Picture of stu

Java.next #4: Immutability

This is Part Four of a series of articles on Java.next. In Part Four, I will begin to explore how the Java.next languages (JRuby, Groovy, Clojure, and Scala) deal with concurrency. Concurrency is a big topic, so I will subdivide it, narrowing my focus in this part to how the Java.next languages support immutability.

Why concurrency?

Over the last decade, most programmers have written code with little concern for concurrency. Often this has caused problems later, when programs needed to be used in a more concurrent setting. This is only going to get worse: in the future, everything is concurrent.

Why don't programmers do a better job with concurrency? Because it is hard. Read the excellent Java Concurrency in Practice (JCIP), and you will come away impressed with all the clever work that has gone into making Java a good environment for writing concurrent applications. But may also come away thinking "Who is smart enough to get this kind of code right in production?"

Not many people can, and the experts agree that we need an entirely different paradigm for writing concurrent applications. It may even be the case that supporting concurrency is the number one priority for Java.next.

Why immutability?

One of the most difficult things about writing concurrent programs is deciding how to protect mutable shared state. Java provides a locking primitive, synchronized, but locking primitives are difficult to use. You have to worry about

  • data corruption (if you lock too little)
  • deadlock (if you lock too much)
  • performance degradation (even if you get it right)

To make matters worse, it is generally impractical to write automated tests that explore the various possible interleavings of events.

Immutability solves all these problems of locking, by removing the need for ever locking at all. Immutable state can always be shared safely. Nobody can ever see a corrupt value by definition, as values never change.

All of the Java.next languages support immutability to some degree, as I will show below.

Immutability in JRuby

JCIP uses a ThreeStooges class as an extremely simple example for creating immutable objects in Java. Continuing the theme of that example, here is JRuby's immutable stooges:

require 'set'

class ThreeStooges
  def initialize(*names)
    @stooges = Set.new(names)
    @stooges.freeze
    self.freeze
  end
  def stooge?(name)
    @stooges.member?(name)

§ JOBS:
A. In the Java.next article on immutability, which locking primitive is named as the one Java provides?
B. Name every language that the Java.next article on immutability counts among the Java.next languages.
C. Carry the Java.next immutability article onward from its final line.

§ COLLECTED DATA:
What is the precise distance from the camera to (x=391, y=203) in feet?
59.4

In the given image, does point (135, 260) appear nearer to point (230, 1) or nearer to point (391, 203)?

§ RESPONSES TO THE TASKS:
A. synchronized

B. JRuby, Groovy, Clojure, Scala

C.
  end
end

In Ruby, you can set immutability on a per-instance basis, as opposed to a per-class basis. A particular object can become immutable by calling freeze. If the internal components of that object are not primitive, they will need to freeze as well. So, in the constructor above, I freeze the two things at risk of changing: stooges and self.

While immutability is possible in Ruby, be warned. Heavy use of freeze to enable safe concurrency is far from idiomatic.

Immutability in Groovy

In Groovy, the ThreeStooges class looks and works like Java, but prettier:

class ThreeStooges { 
  private final Set<String> stooges;
  ThreeStooges(String... args) {
    stooges = args as HashSet<String>;
  }
  boolean isStooge(String name) {
    return stooges.contains(name); 
  }
}

The important details here are that the internal stooges collection is

  • final (cannot be changed after the object is created)
  • private (cannot be accessed outside the object itself)

I could also wrap stooges with unmodifiableSet, but since the ThreeStooges class already wraps stooges without exposing a modifying method, the second wrap is redundant.

Immutability in Scala

In JRuby and Groovy, immutability is possible. In Scala, immutability is preferred. The default collection classes are immutable, so ThreeStooges is just

class ThreeStooges(names: String*) {
  private val stooges = Set() ++ names
  def isStooge(name: String) = stooges(name)
}

A few observations here:

  • In Scala, fields must be declared val (immutable) or var (changeable). Scala style encourages you to use val where possible.
  • Scala's Set is immutable.

I find that Scala's inline constructor syntax and braces-free method definition syntax make the Scala definition easier to read than the JRuby or Groovy versions.

Immutability in Clojure

In Clojure, immutability is the default. In fact, everything is immutable, with only two exceptions:

  • calling down into Java APIs (the Clojure version of assembly language)
  • a few data structures which are specifically designed to support Software Transactional Memory (more on this in a later post)

So, the three-stooges can just be a set:

(defn three-stooges [& names] (set names))
(defn is-stooge? [name stooges] (stooges name))

A few observations:

  • [& names] is Clojure's varargs syntax.
  • A set can be placed in function position (first item in a list). So (stooges name) can be read as "find name in the set stooges"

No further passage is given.